Episode 2 (partie 3/3) : « Aujourd’hui, le monde est mort »

  • 05-09-2014
  • G.G.
  • Expo, Art contemporain, Sugimoto, palais de Tokyo,

Que nous révèle en substance l’exposition « Aujourd’hui, le monde est mort » d’Hiroshi Sugimoto au Palais de Tokyo ?

Pour y répondre, il faut revenir aux sources d’inspiration de l’artiste où se côtoient littérature, readymades (le détournement d’objets du quotidien élevés au rang d’œuvre d’art), et tradition japonaise.

« Aujourd’hui, maman est morte. Ou peut-être hier, je ne sais pas. » (Albert Camus, L’Etranger). En reprenant la première phrase du roman de Camus pour donner un titre à son exposition, Hiroshi Sugimoto, ne se limite pas à nous montrer un vaste espace théâtralisé. Il veut que s’installe en profondeur dans notre esprit une réflexion sur le sens de l’existence. Chacun des micro-récits qui peuplent son exposition commence par cette phrase à la différence près que le mot « maman » est remplacé par celui de « monde ». Il existe entre l’artiste reconnu mondialement et le grand écrivain un hiatus, une même démarche révélée dans cette exposition, celui de mettre en exergue l’absurde. Car, l’absurde c’est ce qui n’a pas de sens premier, et qui par là-même nous questionne invariablement sur le sens du monde, des objets, et des choses en général.

Cette interrogation sur les objets se retrouve dans sa vision des readymades. Pour Hiroshi Sugimoto, les readymades tel que les concevait Duchamp « consiste à créer un nouveau monde en réorganisant le sens d’un quotidien auquel on ne prête pas attention ». L’artiste rapproche ce procédé d’une forme de poésie japonaise très ancienne appelée honkadori, et qui consiste à composer de nouveaux poèmes à partir d’anciens. Sugimoto pousse sa réflexion plus loin en faisant une référence directe (cf. ci-contre) à l’oeuvre posthume de Marcel Duchamp (Etant donnés : 1°) la chute d’eau, 2°) le gaz d’éclairage). On retrouve avec quelques variations les mêmes éléments que dans l’œuvre original : la position de voyeur du visiteur, la lampe à gaz, la poupée dévêtue…

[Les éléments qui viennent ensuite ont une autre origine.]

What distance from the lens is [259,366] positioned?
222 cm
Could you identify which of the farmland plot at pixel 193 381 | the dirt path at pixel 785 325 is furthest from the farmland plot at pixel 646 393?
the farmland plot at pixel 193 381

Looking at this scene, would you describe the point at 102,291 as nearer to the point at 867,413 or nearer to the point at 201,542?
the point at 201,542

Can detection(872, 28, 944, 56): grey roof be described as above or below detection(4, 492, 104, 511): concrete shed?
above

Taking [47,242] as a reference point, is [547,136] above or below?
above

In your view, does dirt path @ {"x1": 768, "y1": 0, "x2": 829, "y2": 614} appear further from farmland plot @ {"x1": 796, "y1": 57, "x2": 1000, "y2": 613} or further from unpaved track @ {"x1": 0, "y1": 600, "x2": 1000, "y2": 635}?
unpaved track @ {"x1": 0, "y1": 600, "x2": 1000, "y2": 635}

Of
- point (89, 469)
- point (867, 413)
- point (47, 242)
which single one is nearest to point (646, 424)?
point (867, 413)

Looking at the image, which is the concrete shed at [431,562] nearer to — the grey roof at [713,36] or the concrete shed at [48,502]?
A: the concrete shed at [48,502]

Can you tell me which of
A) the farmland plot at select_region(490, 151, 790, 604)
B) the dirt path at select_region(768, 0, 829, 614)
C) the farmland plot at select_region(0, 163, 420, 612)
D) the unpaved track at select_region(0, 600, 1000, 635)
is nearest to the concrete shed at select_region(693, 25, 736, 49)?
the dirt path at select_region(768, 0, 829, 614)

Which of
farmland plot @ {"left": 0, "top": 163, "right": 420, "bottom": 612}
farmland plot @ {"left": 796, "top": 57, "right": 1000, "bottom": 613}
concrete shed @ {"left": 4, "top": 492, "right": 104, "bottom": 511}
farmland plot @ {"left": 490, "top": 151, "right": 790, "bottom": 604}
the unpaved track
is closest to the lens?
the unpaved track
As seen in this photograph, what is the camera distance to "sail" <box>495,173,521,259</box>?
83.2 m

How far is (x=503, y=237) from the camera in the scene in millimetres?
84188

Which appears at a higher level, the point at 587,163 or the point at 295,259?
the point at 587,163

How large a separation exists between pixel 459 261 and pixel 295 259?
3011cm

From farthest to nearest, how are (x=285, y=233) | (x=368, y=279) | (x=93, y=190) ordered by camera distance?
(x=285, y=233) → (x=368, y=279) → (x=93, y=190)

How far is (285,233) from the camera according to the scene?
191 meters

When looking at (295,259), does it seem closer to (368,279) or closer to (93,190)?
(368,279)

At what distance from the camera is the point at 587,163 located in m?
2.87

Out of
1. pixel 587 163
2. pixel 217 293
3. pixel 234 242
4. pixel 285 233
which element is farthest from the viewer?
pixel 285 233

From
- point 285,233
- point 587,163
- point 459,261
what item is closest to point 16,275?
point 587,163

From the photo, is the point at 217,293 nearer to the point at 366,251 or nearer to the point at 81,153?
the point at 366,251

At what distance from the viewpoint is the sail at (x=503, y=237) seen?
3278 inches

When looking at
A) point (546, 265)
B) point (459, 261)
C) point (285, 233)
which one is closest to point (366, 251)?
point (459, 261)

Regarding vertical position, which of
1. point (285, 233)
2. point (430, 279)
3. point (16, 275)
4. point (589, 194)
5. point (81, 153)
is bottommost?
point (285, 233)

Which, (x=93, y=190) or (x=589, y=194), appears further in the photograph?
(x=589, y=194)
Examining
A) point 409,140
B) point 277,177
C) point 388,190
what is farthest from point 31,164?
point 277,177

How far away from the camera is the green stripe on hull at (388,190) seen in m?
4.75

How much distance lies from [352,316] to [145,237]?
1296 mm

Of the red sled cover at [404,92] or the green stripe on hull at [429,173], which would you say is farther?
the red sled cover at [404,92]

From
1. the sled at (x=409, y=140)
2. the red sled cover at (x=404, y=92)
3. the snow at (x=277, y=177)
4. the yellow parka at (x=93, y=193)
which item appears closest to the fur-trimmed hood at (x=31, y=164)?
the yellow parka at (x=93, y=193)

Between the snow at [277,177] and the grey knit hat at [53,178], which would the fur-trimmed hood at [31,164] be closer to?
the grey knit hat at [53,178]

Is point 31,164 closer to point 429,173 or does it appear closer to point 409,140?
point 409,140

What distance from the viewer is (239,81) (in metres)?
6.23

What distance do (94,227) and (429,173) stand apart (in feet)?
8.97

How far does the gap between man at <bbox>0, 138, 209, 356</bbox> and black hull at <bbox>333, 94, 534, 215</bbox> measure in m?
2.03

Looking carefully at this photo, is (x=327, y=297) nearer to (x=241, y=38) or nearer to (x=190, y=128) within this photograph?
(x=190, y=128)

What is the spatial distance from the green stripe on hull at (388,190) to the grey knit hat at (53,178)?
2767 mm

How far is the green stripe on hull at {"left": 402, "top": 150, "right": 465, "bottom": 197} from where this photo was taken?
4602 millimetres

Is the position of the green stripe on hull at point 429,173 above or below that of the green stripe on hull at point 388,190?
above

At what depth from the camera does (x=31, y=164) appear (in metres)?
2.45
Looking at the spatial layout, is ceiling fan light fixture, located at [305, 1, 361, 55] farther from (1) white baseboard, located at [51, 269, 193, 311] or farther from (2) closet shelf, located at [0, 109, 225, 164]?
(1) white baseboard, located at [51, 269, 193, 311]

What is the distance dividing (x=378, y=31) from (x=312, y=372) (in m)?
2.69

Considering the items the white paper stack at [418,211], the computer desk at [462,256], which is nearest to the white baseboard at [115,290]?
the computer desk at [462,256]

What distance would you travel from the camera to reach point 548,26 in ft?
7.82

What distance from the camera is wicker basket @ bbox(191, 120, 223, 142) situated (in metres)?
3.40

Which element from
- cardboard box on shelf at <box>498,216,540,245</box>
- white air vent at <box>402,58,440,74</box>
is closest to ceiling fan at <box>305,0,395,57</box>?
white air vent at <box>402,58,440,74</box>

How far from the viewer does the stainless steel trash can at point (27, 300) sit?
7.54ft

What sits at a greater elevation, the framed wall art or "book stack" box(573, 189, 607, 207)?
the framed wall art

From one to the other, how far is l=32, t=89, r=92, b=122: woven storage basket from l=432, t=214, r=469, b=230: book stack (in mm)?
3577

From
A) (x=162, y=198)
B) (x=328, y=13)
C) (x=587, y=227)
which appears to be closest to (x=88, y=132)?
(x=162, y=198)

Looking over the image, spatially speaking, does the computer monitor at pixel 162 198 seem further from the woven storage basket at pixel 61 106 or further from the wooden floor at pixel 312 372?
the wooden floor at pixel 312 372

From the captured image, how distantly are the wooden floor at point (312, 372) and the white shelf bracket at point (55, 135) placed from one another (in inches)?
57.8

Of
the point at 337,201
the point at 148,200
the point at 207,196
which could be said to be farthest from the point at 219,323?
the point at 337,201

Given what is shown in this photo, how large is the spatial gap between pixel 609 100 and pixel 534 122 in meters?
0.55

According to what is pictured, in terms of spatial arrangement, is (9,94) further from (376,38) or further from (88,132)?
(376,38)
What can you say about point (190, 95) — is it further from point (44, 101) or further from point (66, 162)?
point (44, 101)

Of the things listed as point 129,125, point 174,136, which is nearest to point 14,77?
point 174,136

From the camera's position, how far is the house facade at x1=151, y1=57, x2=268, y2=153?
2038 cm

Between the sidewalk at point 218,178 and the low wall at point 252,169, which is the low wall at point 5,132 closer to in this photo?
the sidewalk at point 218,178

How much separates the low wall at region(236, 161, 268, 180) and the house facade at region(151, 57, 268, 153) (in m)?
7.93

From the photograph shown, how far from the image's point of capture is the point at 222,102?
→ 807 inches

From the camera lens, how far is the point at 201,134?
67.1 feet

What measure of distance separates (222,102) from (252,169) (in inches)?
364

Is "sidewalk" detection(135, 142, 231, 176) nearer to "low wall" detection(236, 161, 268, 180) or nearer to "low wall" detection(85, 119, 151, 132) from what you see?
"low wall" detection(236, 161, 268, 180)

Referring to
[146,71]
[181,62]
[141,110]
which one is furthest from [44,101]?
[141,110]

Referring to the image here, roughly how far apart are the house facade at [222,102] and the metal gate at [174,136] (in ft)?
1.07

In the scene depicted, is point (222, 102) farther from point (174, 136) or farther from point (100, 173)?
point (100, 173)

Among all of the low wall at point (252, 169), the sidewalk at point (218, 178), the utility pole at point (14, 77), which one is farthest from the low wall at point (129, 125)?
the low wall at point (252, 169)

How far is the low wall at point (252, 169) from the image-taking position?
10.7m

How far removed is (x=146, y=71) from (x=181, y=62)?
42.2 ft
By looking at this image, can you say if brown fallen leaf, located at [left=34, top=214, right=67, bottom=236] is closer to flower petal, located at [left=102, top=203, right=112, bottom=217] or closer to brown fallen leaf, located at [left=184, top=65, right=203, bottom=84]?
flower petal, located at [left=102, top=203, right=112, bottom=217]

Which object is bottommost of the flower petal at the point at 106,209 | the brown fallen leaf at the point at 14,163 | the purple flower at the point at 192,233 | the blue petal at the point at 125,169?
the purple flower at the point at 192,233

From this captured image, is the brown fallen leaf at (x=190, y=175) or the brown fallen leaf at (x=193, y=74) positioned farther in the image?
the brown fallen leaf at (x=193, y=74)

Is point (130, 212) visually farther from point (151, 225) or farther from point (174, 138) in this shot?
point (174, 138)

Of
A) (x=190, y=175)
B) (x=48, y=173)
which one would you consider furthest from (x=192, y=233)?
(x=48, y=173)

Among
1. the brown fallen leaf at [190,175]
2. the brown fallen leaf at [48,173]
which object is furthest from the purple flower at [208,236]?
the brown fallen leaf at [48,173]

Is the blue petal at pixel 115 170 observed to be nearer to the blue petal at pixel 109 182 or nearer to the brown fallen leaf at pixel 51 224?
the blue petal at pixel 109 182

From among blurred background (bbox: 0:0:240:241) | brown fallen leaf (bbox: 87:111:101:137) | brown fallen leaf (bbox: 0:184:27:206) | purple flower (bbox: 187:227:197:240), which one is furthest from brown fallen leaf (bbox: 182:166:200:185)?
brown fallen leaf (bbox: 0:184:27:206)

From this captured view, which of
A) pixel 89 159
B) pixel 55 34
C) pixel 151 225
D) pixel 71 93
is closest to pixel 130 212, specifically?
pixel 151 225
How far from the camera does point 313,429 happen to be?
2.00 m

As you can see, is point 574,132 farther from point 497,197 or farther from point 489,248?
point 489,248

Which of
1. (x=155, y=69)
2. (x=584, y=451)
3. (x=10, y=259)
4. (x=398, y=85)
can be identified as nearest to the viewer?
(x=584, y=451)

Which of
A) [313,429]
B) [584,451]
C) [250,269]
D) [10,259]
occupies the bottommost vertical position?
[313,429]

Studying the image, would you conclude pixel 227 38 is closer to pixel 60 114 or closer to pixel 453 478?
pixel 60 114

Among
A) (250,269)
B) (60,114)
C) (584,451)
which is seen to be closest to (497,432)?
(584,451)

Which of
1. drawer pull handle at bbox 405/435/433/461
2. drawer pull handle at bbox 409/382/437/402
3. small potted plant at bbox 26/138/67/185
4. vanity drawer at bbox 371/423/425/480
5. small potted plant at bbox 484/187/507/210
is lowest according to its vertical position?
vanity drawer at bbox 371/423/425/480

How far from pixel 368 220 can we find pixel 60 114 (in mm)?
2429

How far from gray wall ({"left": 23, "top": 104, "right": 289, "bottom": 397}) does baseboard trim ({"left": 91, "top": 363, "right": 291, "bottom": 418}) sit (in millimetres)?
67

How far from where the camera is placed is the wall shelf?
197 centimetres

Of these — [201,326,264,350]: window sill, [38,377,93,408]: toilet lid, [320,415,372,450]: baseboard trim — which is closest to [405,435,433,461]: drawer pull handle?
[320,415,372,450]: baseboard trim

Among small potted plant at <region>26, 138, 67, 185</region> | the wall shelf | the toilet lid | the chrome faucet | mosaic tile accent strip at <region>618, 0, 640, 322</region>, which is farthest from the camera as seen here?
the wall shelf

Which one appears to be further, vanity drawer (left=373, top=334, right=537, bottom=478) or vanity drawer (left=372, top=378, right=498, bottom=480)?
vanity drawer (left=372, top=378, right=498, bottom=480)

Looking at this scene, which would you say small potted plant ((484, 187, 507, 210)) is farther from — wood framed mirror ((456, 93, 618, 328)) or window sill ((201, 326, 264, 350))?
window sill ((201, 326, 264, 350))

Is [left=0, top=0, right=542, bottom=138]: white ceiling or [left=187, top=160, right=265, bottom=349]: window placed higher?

Finalement, pour l’artiste, les repères temporels n’ont plus d’importance, car le temps en soi n’existe pas. Ainsi les paysages maritimes où l’on confond la mer et le ciel, se réduisent par là-même à leur composition : l’eau et l’air (deux éléments fondamentaux de l’existence). Les différentes mises en scène orchestrant la fin du monde ne font que nous renvoyer à notre propre destruction, anéantissement. Il y a eu un commencement, il y aura une fin. En ce sens, Hiroshi Sugimoto se rapproche des religions du Livre sauf qu’ici aucune perspective eschatologique d'une vie après la mort n’existe directement. On retrouve en revanche une volonté de préservation de l’espèce humaine non seulement dans le titre en anglais « Lost Human Genetic Archive », mais également dans les récits jalonnant l’exposition.

Commentaires

Maria 17-02-2015 Passionnant...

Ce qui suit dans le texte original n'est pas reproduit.